Posted on 12/16/2005 2:58:23 PM PST by smoothsailing

December 16, 2005, 5:19 p.m.

Sununu's Folly

If New Hampshire Republican Senator John Sununu wants to endanger our national security, shouldn't he at least know what he's talking about? Apparently that's too much to ask of the usually admirable senator, who is helping filibuster the reauthorization of the Patriot Act. Even former Clinton Attorney General Janet Reno has endorsed the Patriot Act; it is the single most important piece of counterterrorism legislation passed post-9/11.

If the status quo holds after Friday's failure to invoke cloture — Republicans got only 52 votes when they need 60 — -the 16 provisions of the law that were sun-setted and that are the most important will lapse at the end of the year.

Sununu's criticism of the reauthorization, set out in a Union Leader op-ed earlier this week, are wrongheaded and empty.

Sununu says the Patriot Act is at odds with our country's convictions that "evidence must be shown to obtain a search warrant; we have a right to face an accuser; and when wrongly prosecuted, we can appeal our case to court." Not true. The Patriot Act does nothing to change those assumptions of our legal system. The government cannot get a search warrant without showing a judge probable cause either that a crime has been committed or that the subject of the warrant is an agent of a foreign power (such as a terrorist organization).

When people are accused or wrongfully convicted, they fully maintain their rights to confrontation and appeal; but those rights come into play only after a person has been formally accused. They have always been irrelevant while the government is conducting an investigation, even of an ordinary crime. Why should things be any different in the case of a threat to national security, which is what the Patriot Act covers?

Sununu then hones in on the favorite targets of Patriot opponents: Section 215, the so-called "library records" provision, which actually doesn't mention libraries and allows the government access to a wide variety of business records and other evidence; and national-security letters (NSLs), which allow the FBI to compel information — "without the approval of a judge," Sununu darkly observes.

He neglects to note that federal prosecutors have for decades been fully empowered, in investigations of run-of-the-mill crimes like gambling and minor frauds, to issue grand-jury subpoenas, which can compel all the same evidence with absolutely no court supervision. There was no widespread abuse of these tactics prior to Patriot, just as there is no record of their being abused in the four years since Patriot sensibly extended them to national-security investigations.
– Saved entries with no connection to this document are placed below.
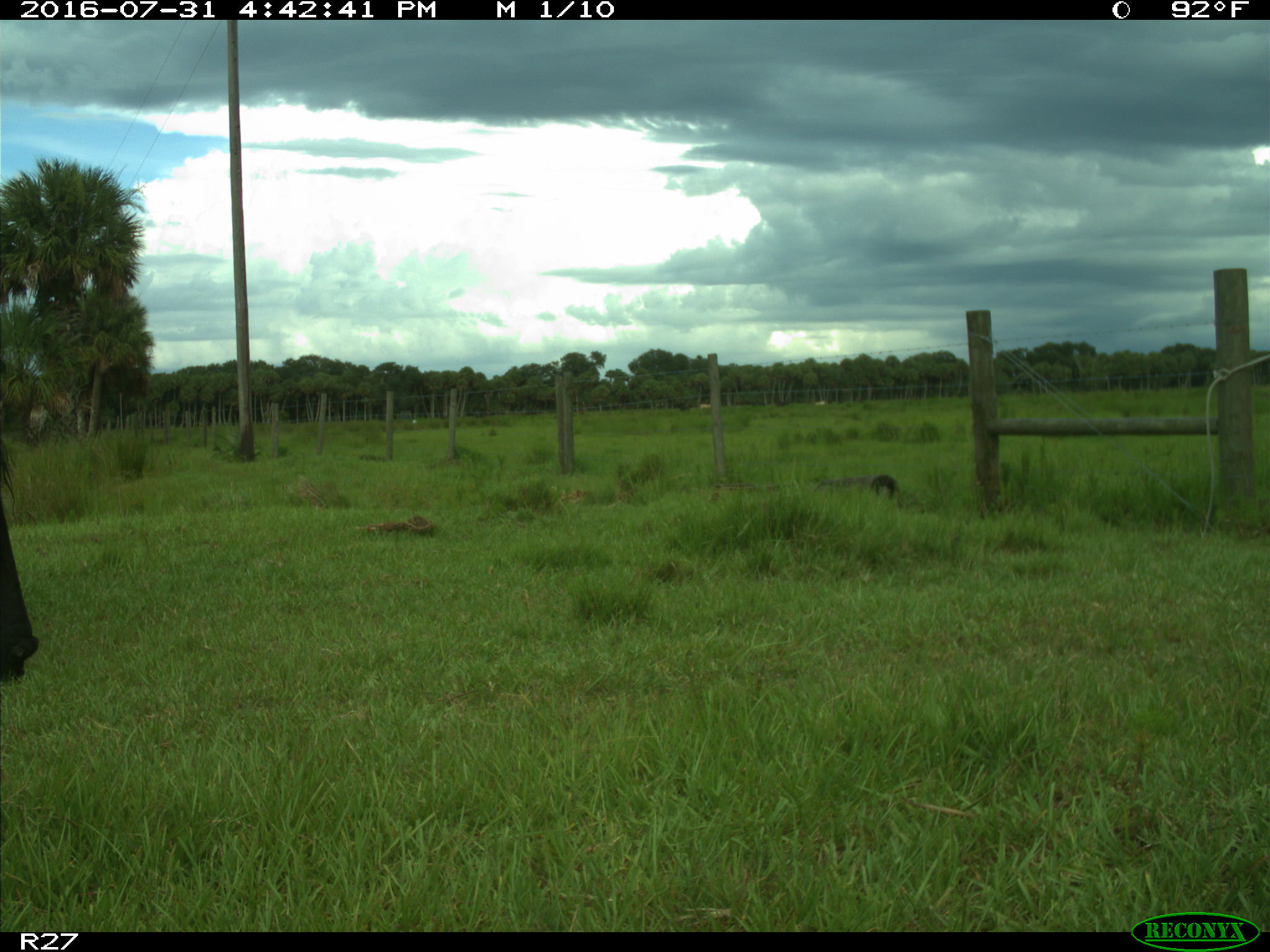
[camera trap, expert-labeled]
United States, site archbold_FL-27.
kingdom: Animalia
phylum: Chordata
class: Mammalia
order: Artiodactyla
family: Bovidae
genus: Bos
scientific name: Bos taurus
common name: domestic cow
Bos taurus (domestic cow).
Sununu claims that his problem with Section 215 and NSLs is that they can't be appealed and that recipients of government requests for information are subjected to "gag orders." That claim is misleading. The Justice Department has long taken the position that Section 215 orders can be appealed.

The proposed Patriot Act reauthorization not only formally creates a judicial-review process allowing a judge to modify or set aside flawed Section 215 orders or NSLs, but adds other protections as well: It loosens the nondisclosure requirements to facilitate court challenges; calls for "minimization procedures" that will limit the government's ability to retain and disseminate the intelligence collected; and provides for monitoring by an inspector general to make certain the authorities are being used properly.

On the basis of these misunderstandings, Sununu stands with Democrats blocking an up-or-down vote on the reauthorization. If Sununu and his Republican colleagues Larry Craig, Lisa Murkowski, and Chuck Hagel weren't giving Democrats cover, the Democrats probably wouldn't be able to maintain their near-unanimity on this politically perilous vote. What a shame.    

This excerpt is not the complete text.